ANZCA’s Safety and Quality Committee established a working group that developed a preliminary list of 10 anaesthetic-related practices that, based on clinical evidence, may have possible limited benefit, no benefit or may potentially cause harm to patients. Using an on-line survey tool, all ANZCA Fellows and trainees were invited to rank these recommendations and provide relevant comments. This engagement facilitated consensus and informed Fellows and trainees about ANZCA’s involvement with the Choosing Wisely campaign.
ANZCA’s final list of 5 Choosing Wisely recommendations deliberately supports the clinician’s judgements and emphasises the importance of considering patient and surgical factors in decision making; in particular, as regards the selection of necessary preoperative testing and appropriate facilities for all patients and the expected outcomes and goals of care for the medically frail.
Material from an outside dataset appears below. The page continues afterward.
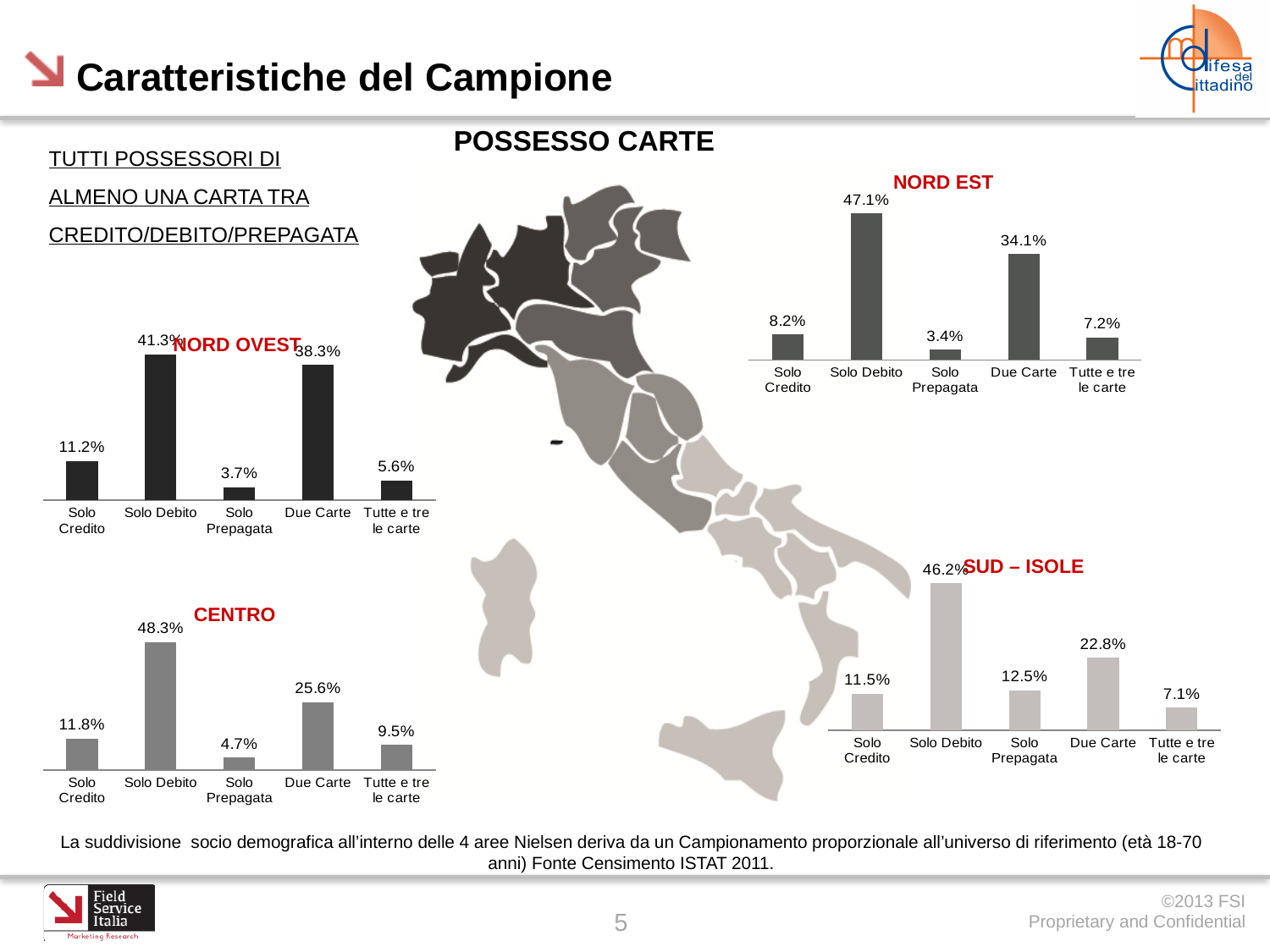
How many categories does the NORD EST chart show? 5 What kind of chart is the CENTRO chart? Bar chart In the NORD OVEST chart, what is the difference between Solo Debito and Due Carte? 3.0% In the NORD EST chart, what is the value for Due Carte? 34.1% In the CENTRO chart, which category has the highest value? Solo Debito In the SUD – ISOLE chart, what is the difference between Due Carte and Tutte e tre le carte? 15.7% In the SUD – ISOLE chart, which is larger: Solo Credito or Solo Prepagata? Solo Prepagata In the CENTRO chart, what is the value for Tutte e tre le carte? 9.5% In the SUD – ISOLE chart, what is the value for Solo Prepagata? 12.5% In the NORD EST chart, which category has the lowest value? Solo Prepagata In the NORD OVEST chart, what is the value for Solo Debito? 41.3% How many regional bar charts are shown on the slide? 4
- 1 Avoid routinely performing preoperative blood investigations, chest X-ray or spirometry prior to surgery, but instead order in response to patient factors, symptoms and signs, disease, or planned surgery.
- 2 Avoid ordering cardiac stress testing for asymptomatic patients prior to undergoing low to intermediate risk non-cardiac surgery.
- 3 Avoid administering packed red blood cells (blood transfusion) to a young healthy patient with a haemoglobin of ≥70g/L who does not have on-going blood loss, unless the patient is symptomatic or haemodynamically unstable.
- 4 Avoid initiating anaesthesia for patients with limited life expectancy, at high risk of death or severely impaired functional recovery, without discussing expected outcomes and goals of care.
- 5 Avoid initiating anaesthesia for patients with significant co-morbidities without adequate, timely preoperative assessment and postoperative facilities to meet their needs.